As this example shows, the closer the points lie to a straight line, the higher the correlation. Regression finds the straight line that comes as close to the points as possible, so it should not be surprising that correlation and regression are related. One of the ways the "goodness of fit" of a regression line can be measured is by R2. For the simple two-variable case, R2 is simply the correlation coefficient, r, squared.

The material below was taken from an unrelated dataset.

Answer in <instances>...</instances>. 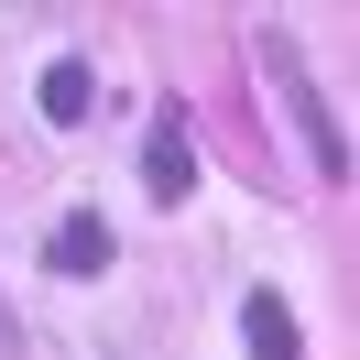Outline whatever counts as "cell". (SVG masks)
I'll use <instances>...</instances> for the list:
<instances>
[{"instance_id": "3", "label": "cell", "mask_w": 360, "mask_h": 360, "mask_svg": "<svg viewBox=\"0 0 360 360\" xmlns=\"http://www.w3.org/2000/svg\"><path fill=\"white\" fill-rule=\"evenodd\" d=\"M240 349H251V360H306V328H295V306H284L273 284L240 295Z\"/></svg>"}, {"instance_id": "5", "label": "cell", "mask_w": 360, "mask_h": 360, "mask_svg": "<svg viewBox=\"0 0 360 360\" xmlns=\"http://www.w3.org/2000/svg\"><path fill=\"white\" fill-rule=\"evenodd\" d=\"M88 98H98V77L77 66V55H55V66H44V120H55V131H77V120H88Z\"/></svg>"}, {"instance_id": "6", "label": "cell", "mask_w": 360, "mask_h": 360, "mask_svg": "<svg viewBox=\"0 0 360 360\" xmlns=\"http://www.w3.org/2000/svg\"><path fill=\"white\" fill-rule=\"evenodd\" d=\"M0 360H22V338H11V316H0Z\"/></svg>"}, {"instance_id": "2", "label": "cell", "mask_w": 360, "mask_h": 360, "mask_svg": "<svg viewBox=\"0 0 360 360\" xmlns=\"http://www.w3.org/2000/svg\"><path fill=\"white\" fill-rule=\"evenodd\" d=\"M142 186H153V207H186L197 197V153H186V110L153 120V142H142Z\"/></svg>"}, {"instance_id": "4", "label": "cell", "mask_w": 360, "mask_h": 360, "mask_svg": "<svg viewBox=\"0 0 360 360\" xmlns=\"http://www.w3.org/2000/svg\"><path fill=\"white\" fill-rule=\"evenodd\" d=\"M110 219H88V207H77V219H55V240H44V262L66 273V284H98V273H110Z\"/></svg>"}, {"instance_id": "1", "label": "cell", "mask_w": 360, "mask_h": 360, "mask_svg": "<svg viewBox=\"0 0 360 360\" xmlns=\"http://www.w3.org/2000/svg\"><path fill=\"white\" fill-rule=\"evenodd\" d=\"M262 77H273V110L295 120V142H306V153H316V175H349V142H338V120H328V98L306 88V66H295V55L273 44V55H262Z\"/></svg>"}]
</instances>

Figure 8.3 Plot of initial population
 

Correlation does not tell us anything about how steep or flat the regression line is, though it does tell us if the slope is positive or negative. If we took the initial population shown in Figure 8.3 Plot of initial population, and stretched it both left and right horizontally so that each point's x-value changed, but its y-value stayed the same, \sigma _{x} would grow while \sigma _{y} stayed the same. If you pulled equally to the right and to the left, both \mu_{x} and \mu_{y} would stay the same. The covariance would certainly grow since the (x-\mu_{x}) that goes with each point would be larger absolutely while the (y-\mu_{y})'s would stay the same. The equation of the regression line would change, with the slope, b, becoming smaller, but the correlation coefficient would be the same because the points would be just as close to the regression line as before. Once again, notice that correlation tells you how well the line fits the points, but it does not tell you anything about the slope other than if it is positive or negative. If the points are stretched out horizontally, the slope changes but correlation does not. Also notice that though the covariance increases, correlation does not because σx increases causing the denominator in the equation for finding r to increase as much as covariance, the numerator.

The regression line and covariance approaches to understanding correlation are obviously related. If the points in the population lie very close to the regression line, the covariance will be large in absolute value since the x's that are far from their mean will be paired with y's which are far from theirs. A positive regression slope means that x and y rise and fall together, which also means that the covariance will be positive. A negative regression slope means that x and y move in opposite directions, which means a negative covariance.